Bret Hart used to use Sunny’s dressing room, which, as the only woman on the road (besides Sable, Marlena, and Chyna, who momentarily don’t exist in this anecdote), she had all to herself. Bret and Sunny always took turns and were never in the room together, but Michaels assumed they were making babies in there. Truth be told, she and Bret did kiss just once, but there was no passion or chemistry, so it went nowhere.

So there you go: if you had even the slightest doubt of Hart’s adamant and consistent denials regarding Sunny, there’s no way in hell you’re going to believe him now.

Shawn and Bret’s feud, of course, culminated in the controversial and mysterious Montreal Screwjob. “To this day,” says Sytch, “I don’t think anyone really knows the truth—except Bret, Shawn, and Vince—and they’re not telling.”

It’s indeed a secret — one that, like his opinion on Bill Goldberg, is something Bret Hart has never discussed publicly. But Tammy thinks it was all a work, and she has some compelling circumstantial evidence regarding Bret and Vince’s supposed altercation after the match.

Exhibit A: The timing. It takes much longer than a minute for a black eye to form. If Bret had really punched Vince in the locker room, he wouldn’t have gotten a black eye so quickly. Look at that nasty shiner.

Hideous!

Exhibit B: The walk. Despite supposedly getting punched just a minute earlier, Vince walked out of the locker room cool as a cucumber.

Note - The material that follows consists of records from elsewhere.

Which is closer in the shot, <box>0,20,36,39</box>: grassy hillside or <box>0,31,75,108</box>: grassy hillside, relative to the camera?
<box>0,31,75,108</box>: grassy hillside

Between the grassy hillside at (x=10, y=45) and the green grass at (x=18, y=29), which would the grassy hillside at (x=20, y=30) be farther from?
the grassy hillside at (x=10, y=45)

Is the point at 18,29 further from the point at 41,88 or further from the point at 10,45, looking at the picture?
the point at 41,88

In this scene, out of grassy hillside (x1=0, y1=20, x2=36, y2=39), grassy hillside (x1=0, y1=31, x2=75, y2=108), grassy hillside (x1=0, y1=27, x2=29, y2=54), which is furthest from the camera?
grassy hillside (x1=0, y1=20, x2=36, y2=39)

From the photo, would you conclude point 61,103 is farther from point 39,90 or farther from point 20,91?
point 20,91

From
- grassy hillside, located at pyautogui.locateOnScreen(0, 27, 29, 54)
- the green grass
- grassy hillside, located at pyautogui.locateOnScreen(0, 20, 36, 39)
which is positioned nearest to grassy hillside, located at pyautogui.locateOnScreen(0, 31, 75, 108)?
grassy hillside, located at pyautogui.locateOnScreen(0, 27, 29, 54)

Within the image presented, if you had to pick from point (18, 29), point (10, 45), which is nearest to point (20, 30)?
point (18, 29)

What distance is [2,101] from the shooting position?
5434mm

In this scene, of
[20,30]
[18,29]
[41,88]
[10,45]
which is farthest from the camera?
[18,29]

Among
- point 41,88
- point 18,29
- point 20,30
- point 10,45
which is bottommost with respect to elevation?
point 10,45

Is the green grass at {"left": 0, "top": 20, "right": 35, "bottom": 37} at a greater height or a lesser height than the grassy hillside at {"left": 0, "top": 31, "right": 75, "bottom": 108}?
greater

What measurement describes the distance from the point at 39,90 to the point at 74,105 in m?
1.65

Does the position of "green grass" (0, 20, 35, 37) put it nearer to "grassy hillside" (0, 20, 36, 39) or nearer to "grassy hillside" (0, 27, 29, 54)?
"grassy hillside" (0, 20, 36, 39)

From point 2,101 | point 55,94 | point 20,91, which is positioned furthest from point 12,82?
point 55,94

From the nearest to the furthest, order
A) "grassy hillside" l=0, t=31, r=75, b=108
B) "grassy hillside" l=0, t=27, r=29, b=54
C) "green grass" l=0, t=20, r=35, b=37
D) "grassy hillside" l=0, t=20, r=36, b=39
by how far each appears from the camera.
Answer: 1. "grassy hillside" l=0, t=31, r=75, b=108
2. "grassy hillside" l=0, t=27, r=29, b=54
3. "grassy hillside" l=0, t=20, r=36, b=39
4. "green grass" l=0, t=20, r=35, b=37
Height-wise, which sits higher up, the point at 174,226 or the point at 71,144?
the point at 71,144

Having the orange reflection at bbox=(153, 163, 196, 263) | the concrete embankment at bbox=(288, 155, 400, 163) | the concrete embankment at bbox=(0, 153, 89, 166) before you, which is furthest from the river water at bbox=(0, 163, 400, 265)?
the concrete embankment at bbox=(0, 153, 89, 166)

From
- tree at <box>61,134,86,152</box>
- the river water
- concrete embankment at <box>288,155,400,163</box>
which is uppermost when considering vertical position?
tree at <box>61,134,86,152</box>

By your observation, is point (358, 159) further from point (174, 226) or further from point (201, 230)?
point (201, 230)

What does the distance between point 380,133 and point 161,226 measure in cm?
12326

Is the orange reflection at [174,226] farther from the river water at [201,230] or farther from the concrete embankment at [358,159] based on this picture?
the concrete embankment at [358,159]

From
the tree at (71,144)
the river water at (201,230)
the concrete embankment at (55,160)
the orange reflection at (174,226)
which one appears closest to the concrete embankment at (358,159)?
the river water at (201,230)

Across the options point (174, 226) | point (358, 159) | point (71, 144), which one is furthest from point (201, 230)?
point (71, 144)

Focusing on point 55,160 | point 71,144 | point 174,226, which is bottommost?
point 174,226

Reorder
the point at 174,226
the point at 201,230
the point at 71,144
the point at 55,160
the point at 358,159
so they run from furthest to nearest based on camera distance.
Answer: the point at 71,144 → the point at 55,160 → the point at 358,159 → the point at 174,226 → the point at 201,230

Exhibit C: The southpaw. Vince’s left eye was bruised, meaning he was hit with a right hand. Sunny attests, from experience doing countless autograph signings with the Hitman, that Bret is left-handed.

Bret therefore wouldn’t punch with his right hand.

Through this breathtaking detective work, Tammy cracks the whole “Screwjob” case wide open. Bret Hart didn’t punch Vince McMahon, meaning they were in cahoots. Nor can you blame them for that part of the ruse — only an idiot would let someone punch him in the face for real, off-camera, with no witnesses, just to further a storyline.

So how did Vince get the black eye? He let someone else punch him in the face for real, off-camera, with no witnesses, just to further a storyline. But not Bret Hart.

It was his own son, Shane McMahon.

And he didn’t do it after the match, but during. “Vince’s son was in the locker room with Vince the entire length of the match… “

“…long enough for him to punch his own father in the eye and give it 30-minutes to blacken up.”

Sable

Inevitably, Tammy would turn to the subject of Sable, her supposed rival. However, the author insists that, while she certainly disliked Rena Mero, she had no professional jealousy.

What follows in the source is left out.